Análise do Agronegócio – Professor Marcos Fava Neves

Print Friendly, PDF & Email

Às vezes neste nosso espaço mensal de discussão temos 30 dias onde as variáveis não deram muito trabalho. Não é o caso de agosto… Crescimento menor, EUA x China, Argentina, Amazônia, acordo com Suíça, petróleo, câmbio e preços… Muita coisa…

No cenário internacional deste agosto, destaca-se novamente a guerra comercial EUA x China. Mais US$ 300 bilhões em bens importados da China poderão ser taxados pelos EUA em 10%, o que levou o Governo Chinês a desvalorizar sua moeda no início do mês. O problema deve continuar, lembrando que 2020 é ano eleitoral nos EUA e o tema agrada parte dos eleitores de Trump, apesar da perda de popularidade junto aos produtores rurais que este vem tendo. Nós ganhamos nas exportações, mas perdemos na redução esperada da taxa de crescimento da economia mundial, e com a maior insegurança e riscos (flutuações) nos preços do petróleo.

De acordo com estudo da FIESP (Federação das Indústrias do Estado de São Paulo), o problema EUA x China elevará as exportações de commodities do Brasil, pois as tarifas colocadas sobre as exportações dos EUA, trazem deslocamento de mercados para nós. No auge da nossa crise ambiental, em 23 de agosto, a China impôs tarifas retaliatórias em US$ 75 bilhões de exportações dos EUA, para as carnes, soja e algodão, abrindo mais espaço para a produção brasileira. Foi um alento “no meio do fogo”.

DADOS DO EXERCÍCIO:
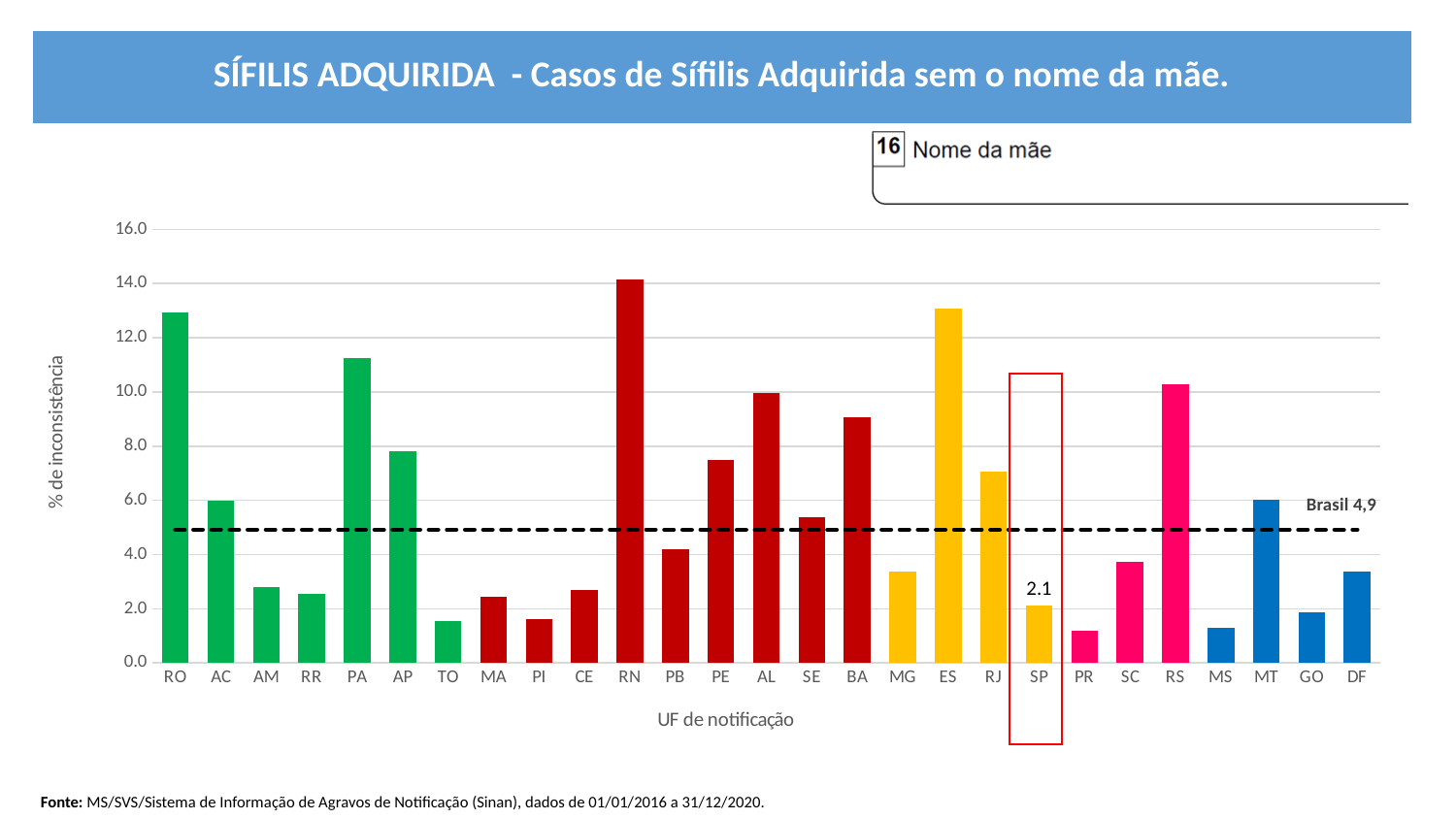
Is the value for AL greater or less than 8.0? greater What kind of chart is shown on the slide? bar chart Which has a larger value, PA or AP? PA Which UF has the highest value? RN What is the value for SP? 2.1 Is the value for DF greater or less than 4.0? less Is the value for RO greater or less than 12.0? greater How many UFs are shown on the x axis? 27 What is the title of the x axis? UF de notificação What value does the dashed reference line for Brasil indicate? 4,9 Which has a larger value, BA or PE? BA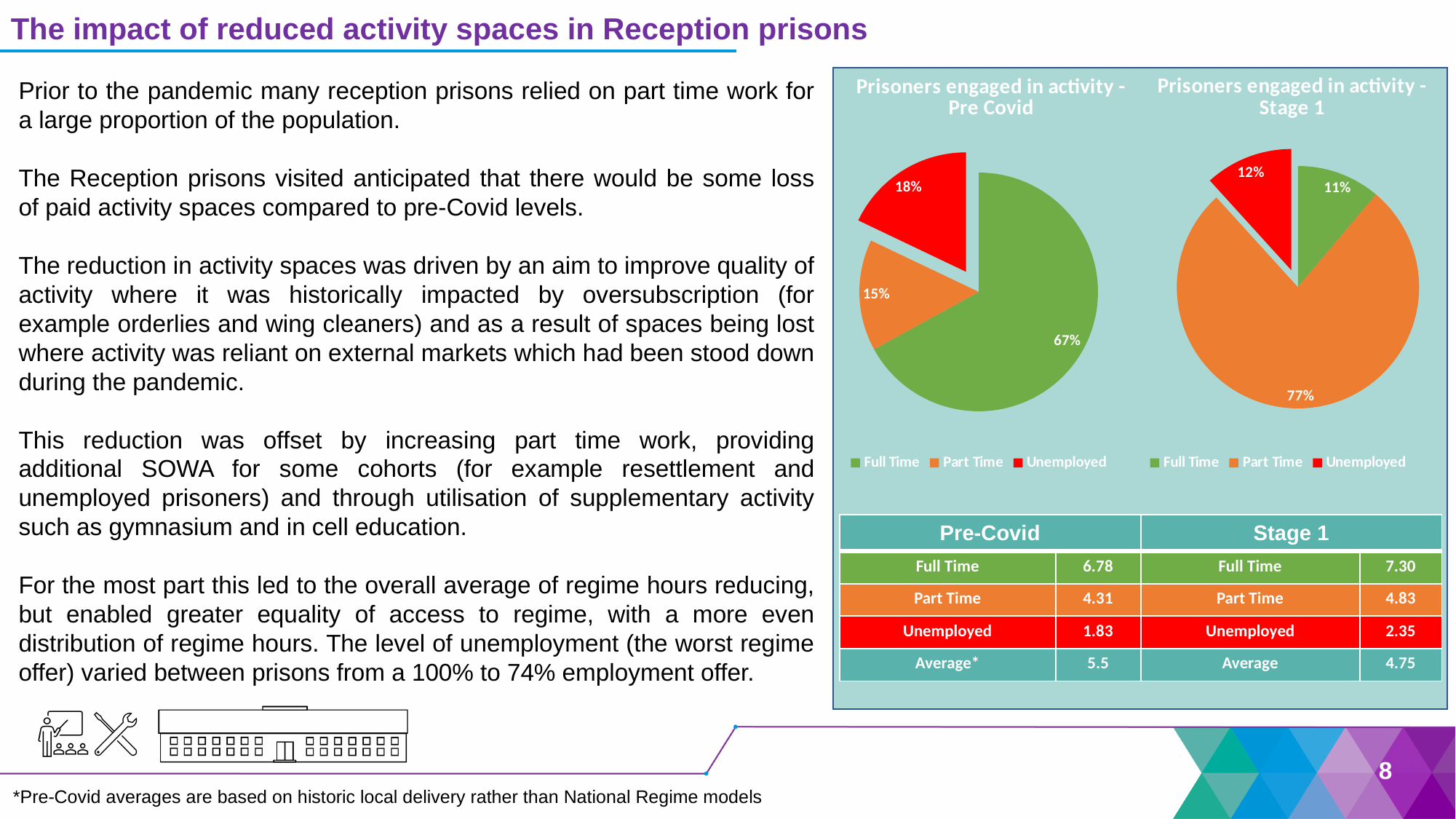
In the 'Prisoners engaged in activity - Pre Covid' chart, which category has the smallest slice? Part Time Is the Unemployed share larger in the 'Pre Covid' chart or the 'Stage 1' chart? Pre Covid What is the difference between the Part Time share in the 'Stage 1' chart and the Part Time share in the 'Pre Covid' chart? 62 percentage points In the 'Prisoners engaged in activity - Stage 1' chart, which category has the smallest slice? Full Time In the 'Prisoners engaged in activity - Pre Covid' chart, what share of prisoners are Full Time? 67% In the 'Prisoners engaged in activity - Pre Covid' chart, what share of prisoners are Unemployed? 18% In the 'Prisoners engaged in activity - Stage 1' chart, what share of prisoners are Part Time? 77% What type of chart is 'Prisoners engaged in activity - Stage 1'? Pie chart In the 'Prisoners engaged in activity - Stage 1' chart, what colour is the Unemployed slice? Red In the 'Prisoners engaged in activity - Stage 1' chart, what share of prisoners are Full Time? 11% In the 'Prisoners engaged in activity - Pre Covid' chart, which category has the largest slice? Full Time How many categories does the legend of the 'Prisoners engaged in activity - Pre Covid' chart list? 3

TAREFAS DO EXERCÍCIO:
1 - Liste os produtos dos EUA que receberam tarifas retaliatórias da China, segundo a análise do agronegócio.
2 - Por favor, dê continuidade à análise do agronegócio a partir do ponto em que ela termina.
Os dados foram tirados de outra fonte.

RESULTADOS ESPERADOS:
1 - Carnes, soja e algodão.

2 -
Boa notícia foi o anúncio de um acordo entre Mercosul e a Associação Europeia de Livre Comércio (EFTA – Suíça, Noruega, Islândia e Liechtenstein), favorável ao Mercosul no agro. Para a Suíça, zeram tarifas em café torrado, etanol, suco de laranja, frutas (melões, bananas, uvas frescas), vinhos e outros produtos. Há abertura de cotas para as carnes e outros produtos. Poderão exportar para nós mais chocolates, biscoitos, queijos, cafés, confeitarias, entre outros. Temos também boas chances de acordo com Singapura e Coreia do Sul. No caso do acordo Mercosul x União Europeia, a França segue liderando esforços para atrasar usando todo tipo de argumento, e mais ainda agora o ambiental.  Segue apoiada pelos outros países protecionistas da Europa.  O anúncio deste acordo foi outra sorte “no meio do fogo”.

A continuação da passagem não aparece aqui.